The notion that minimum-wage increases slow down economic growth and employment is an old Economics 101 myth, bolstered last winter by a Congressional Budget Office study that said increasing the federal minimum to just over $10 an hour might cost up to 500,00 jobs.

According to conservative economists, the minimum wage decreases demand for unskilled labor by raising the price. Simple enough, right? Or maybe that formulation was too simple — because putting extra dollars into the hands of those who spend it immediately, on food, clothing, and other essential goods, boosts the economy.

We have accumulating evidence, from a real, ongoing experiment, that raising the minimum wage is actually beneficial to the economy and not only doesn’t hurt employment, but helps create jobs. The experiment is taking place in 13 states that raised minimum wages above the federal level earlier this year, where results can be compared with all the other states that continued to let wages stagnate. So far, every comparison of employment rates for teenagers and adults with a high-school education or less between the two categories of states has upset the old assumptions about minimum-wage effects.

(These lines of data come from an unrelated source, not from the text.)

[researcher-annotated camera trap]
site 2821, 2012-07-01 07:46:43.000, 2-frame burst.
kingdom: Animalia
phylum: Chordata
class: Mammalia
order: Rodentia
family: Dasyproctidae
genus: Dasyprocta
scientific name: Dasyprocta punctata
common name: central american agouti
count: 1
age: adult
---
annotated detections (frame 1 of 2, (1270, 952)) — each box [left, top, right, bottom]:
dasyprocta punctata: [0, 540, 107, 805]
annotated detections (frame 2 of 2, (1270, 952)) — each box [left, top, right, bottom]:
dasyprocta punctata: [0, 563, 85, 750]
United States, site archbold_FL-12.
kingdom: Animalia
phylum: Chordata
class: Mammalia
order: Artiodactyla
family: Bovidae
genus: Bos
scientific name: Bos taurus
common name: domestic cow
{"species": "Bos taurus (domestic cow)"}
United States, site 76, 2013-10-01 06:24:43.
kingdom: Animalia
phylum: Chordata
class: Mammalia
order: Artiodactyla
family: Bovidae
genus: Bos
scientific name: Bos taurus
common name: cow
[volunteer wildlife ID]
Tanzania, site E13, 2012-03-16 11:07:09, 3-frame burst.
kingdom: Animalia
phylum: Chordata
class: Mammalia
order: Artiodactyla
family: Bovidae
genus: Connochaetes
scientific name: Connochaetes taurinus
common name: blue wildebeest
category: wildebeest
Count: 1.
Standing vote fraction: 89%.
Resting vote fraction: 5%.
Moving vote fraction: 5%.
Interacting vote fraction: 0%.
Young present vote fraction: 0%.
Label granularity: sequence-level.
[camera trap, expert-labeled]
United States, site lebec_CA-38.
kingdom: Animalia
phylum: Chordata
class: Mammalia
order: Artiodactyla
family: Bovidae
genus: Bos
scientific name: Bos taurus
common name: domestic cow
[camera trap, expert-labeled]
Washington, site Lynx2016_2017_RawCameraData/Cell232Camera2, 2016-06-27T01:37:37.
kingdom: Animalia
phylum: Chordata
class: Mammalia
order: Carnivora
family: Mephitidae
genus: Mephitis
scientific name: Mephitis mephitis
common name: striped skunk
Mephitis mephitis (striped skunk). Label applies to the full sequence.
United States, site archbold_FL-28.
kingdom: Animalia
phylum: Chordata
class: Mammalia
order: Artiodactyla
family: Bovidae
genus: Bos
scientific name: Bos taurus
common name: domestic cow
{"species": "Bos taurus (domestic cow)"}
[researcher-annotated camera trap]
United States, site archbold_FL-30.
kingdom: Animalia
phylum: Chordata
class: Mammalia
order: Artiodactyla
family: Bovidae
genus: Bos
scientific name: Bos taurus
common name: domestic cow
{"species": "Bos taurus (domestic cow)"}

Six months after wages went up, federal data indicated that jobs were growing more rapidly in those 13 states than in the rest. The most carefully controlled recent study, conducted by two economists at the University of Delaware, with numbers released last August, showed that there was no dropoff in job growth in those states, which continued to have a slight, though statistically insignificant, advantage over states where the minimum wage wasn’t raised.

“There is no evidence of negative employment effects,” wrote the University of Delaware economists, Saul D. Hoffman and Wai-Kit Shum, “due to the increases in state minimum wages.”

Whether those comparisons will remain valid into the future remains to be seen, although there is an increasing set of studies, both national and international, suggesting that the conventional wisdom about the effects of minimum-wage increases is simply wrong.

What we know for certain – and what the CBO report last winter emphasized – is that increasing the minimum wage is good for poor families and low-paid workers. It improves family incomes, reduces dependency on welfare and other income support programs, and chips away at the worst effects of economic inequality. Raising the federal minimum to $10.10 an hour, as the president has proposed, would increase net real income to poor and working families by up to $17 billion and move about a million people up from destitution.

But the minimum wage isn’t a panacea.

After Chris Christie vetoed an increase in the Garden State, Democratic legislators put it on the ballot and the voters approved raising the minimum wage from $7.25 to $8.25 an hour. Yet while 4 of the top 10 states in employment performance this year were among those that raised the wage — specifically Washington, Oregon, Colorado, and Florida — Christie’s New Jersey was not among them.

So bad was his economic management that New Jersey marked the worst performance of any state, period — with a net decline in employment of more than half a percentage point by last summer.

No wonder he’s tired of hearing about higher wages. And no doubt working families are equally tired of hearing about him.